Его должности приносили ему большой доход, и доход этот был тем значительней, что управитель самборской экономии не прочь был позабыть представлять свои отчеты. Но несмотря на это и на его прежние хищения, он стал нуждаться и быстро запутался в долгах. Самборский замок, со своей грудой безобразных, но обширных построек, расположенный в красивой местности на левом берегу Днестра, был роскошным местопребыванием на польский лад. Теперь это – простое местечко с бедным еврейским населением, но в то время это был целый город, имевший военное значение; местами укрепленный, защищенный рвами и опоясанный толстыми крепостными стенами, он служил передовым постом против татар. Замок состоял из четырех отдельных строений: дворец короля, дворец королевы, палац для гостей, в котором помещалась одна только обширная столовая, и в отдельном здании приемная зала. Такое расположение встречается еще и теперь в некоторых резиденциях польской аристократии. Их королевские величества никогда не посещали Самбор, и потому управитель экономии свободно располагал всеми этими помещениями, а также и многочисленными службами, окруженными громадными садами,[154]
– жилыми домами, кухнями, сараями, конюшнями и погребами. Мнишек вел здесь роскошную жизнь, но во время появления претендента ее неприятно нарушали назойливость кредиторов и все более и более частые посещения судебных приставов со своими помощниками.Мнишек не мог делать новых заимствований из королевской шкатулки; Сигизмунд был благорасположен к нему, но как хозяин он был сравнительно бережлив, и его казна недурно охранялась. Чтобы выйти из затруднительного положения, самборский управляющей нашел, наконец, одно лишь средство: выгодно пристроить своих дочерей. Он не давал им приданого, но умудрялся находить богатых и угодливых мужей. Таким образом его старшая дочь Урсула стала женой Константина Вишневецкого, вполне способного поддержать своего бедствующего тестя. Младшая Мария, или Марина, поджидала еще жениха; в это время ей было лет восемнадцать или девятнадцать.[155]
Такова была та среда, куда чреватая опасностями судьба привела предполагаемого сына Грозного.

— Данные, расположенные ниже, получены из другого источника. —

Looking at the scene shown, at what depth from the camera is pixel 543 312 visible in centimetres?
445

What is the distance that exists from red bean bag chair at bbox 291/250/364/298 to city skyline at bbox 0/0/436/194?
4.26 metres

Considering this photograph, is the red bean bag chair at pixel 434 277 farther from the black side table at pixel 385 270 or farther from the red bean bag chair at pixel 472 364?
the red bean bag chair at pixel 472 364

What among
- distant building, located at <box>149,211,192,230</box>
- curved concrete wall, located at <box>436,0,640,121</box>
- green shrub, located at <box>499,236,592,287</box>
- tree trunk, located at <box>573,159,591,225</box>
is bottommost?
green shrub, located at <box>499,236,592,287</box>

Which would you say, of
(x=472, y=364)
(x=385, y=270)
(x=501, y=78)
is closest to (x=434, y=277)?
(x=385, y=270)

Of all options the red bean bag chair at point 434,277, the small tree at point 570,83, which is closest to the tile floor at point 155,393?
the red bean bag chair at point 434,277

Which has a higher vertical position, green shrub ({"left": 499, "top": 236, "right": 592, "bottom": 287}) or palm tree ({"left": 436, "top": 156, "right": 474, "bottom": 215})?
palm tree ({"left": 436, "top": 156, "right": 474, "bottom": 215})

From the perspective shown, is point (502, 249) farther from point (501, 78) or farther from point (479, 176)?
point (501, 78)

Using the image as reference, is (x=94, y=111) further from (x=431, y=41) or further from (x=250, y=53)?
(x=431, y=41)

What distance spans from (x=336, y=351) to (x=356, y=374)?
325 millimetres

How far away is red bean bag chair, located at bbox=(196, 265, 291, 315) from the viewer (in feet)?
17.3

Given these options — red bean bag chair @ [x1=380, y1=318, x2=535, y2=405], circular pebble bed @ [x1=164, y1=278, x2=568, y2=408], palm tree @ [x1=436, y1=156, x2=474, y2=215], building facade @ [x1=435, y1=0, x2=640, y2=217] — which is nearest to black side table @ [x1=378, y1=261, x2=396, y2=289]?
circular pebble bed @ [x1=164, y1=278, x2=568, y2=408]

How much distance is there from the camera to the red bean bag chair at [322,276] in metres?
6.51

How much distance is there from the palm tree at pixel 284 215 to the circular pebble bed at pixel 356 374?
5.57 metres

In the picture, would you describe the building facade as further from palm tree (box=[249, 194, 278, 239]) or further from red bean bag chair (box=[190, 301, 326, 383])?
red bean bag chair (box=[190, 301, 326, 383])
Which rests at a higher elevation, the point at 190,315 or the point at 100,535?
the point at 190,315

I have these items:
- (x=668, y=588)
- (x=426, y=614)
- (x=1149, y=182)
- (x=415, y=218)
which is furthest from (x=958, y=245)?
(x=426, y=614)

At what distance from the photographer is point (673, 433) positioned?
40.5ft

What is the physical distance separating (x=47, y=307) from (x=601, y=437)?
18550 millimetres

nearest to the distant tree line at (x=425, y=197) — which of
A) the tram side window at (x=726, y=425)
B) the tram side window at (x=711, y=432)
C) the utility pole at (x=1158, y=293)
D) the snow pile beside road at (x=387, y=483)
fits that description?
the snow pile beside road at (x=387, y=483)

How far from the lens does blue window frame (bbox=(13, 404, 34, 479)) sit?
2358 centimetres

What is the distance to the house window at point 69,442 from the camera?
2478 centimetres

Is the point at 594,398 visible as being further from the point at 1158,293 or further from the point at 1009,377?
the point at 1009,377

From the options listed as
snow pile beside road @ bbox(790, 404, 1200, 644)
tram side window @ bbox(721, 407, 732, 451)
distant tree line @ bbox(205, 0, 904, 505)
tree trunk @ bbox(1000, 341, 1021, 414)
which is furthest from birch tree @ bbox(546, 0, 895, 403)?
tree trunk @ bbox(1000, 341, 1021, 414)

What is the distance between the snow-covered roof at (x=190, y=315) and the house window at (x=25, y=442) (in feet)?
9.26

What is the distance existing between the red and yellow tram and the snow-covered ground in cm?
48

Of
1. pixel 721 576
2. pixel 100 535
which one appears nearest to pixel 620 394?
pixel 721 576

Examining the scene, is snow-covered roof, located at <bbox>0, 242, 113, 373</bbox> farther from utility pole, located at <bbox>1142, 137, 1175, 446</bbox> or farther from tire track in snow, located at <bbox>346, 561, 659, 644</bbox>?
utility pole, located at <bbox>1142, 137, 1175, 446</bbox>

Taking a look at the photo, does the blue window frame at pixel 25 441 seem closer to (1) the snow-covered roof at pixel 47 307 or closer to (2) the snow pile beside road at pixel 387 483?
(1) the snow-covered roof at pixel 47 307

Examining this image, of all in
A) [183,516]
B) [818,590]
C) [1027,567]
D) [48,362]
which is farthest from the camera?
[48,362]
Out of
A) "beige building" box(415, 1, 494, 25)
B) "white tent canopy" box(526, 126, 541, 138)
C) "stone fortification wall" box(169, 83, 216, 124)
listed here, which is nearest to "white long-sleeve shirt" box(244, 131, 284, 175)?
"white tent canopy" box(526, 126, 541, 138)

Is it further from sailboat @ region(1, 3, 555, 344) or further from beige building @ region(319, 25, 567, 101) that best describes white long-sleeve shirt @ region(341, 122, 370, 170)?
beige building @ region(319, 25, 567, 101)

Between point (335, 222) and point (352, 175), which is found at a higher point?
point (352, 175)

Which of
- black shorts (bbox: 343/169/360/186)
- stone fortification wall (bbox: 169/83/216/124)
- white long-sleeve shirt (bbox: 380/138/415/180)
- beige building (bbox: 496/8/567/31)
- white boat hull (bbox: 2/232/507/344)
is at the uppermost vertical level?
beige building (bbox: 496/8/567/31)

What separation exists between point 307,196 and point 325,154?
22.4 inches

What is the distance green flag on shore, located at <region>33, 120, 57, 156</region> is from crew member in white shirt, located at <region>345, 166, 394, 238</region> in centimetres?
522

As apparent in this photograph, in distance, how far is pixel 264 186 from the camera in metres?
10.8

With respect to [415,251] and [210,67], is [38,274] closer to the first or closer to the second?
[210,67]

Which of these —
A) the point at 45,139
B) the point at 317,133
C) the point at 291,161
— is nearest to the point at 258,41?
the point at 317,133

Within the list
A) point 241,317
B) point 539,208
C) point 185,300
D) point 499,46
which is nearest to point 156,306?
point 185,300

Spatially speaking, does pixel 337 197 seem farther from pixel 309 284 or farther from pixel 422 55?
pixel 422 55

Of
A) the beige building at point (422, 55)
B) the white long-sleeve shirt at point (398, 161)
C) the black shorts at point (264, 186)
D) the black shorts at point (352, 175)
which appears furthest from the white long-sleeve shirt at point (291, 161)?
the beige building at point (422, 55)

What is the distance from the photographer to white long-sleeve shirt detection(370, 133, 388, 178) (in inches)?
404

Легко можно себе представить, какие пленительные горизонты открыло это появление взору стесненного магната. Нет сомнения, что кремлевские богатства, столь преувеличенные, по обычаю, воображением людей того времени, но безусловно превосходившие сокровища книшинского замка, заманчивой картиной тотчас же предстали его жадному и тревожному взгляду. Дмитрий, вернувши себе венец своих предков, был бы верным источником богатства для того, кто сумел бы запасти себе хорошее местечко на берегах этого далекого Пактола.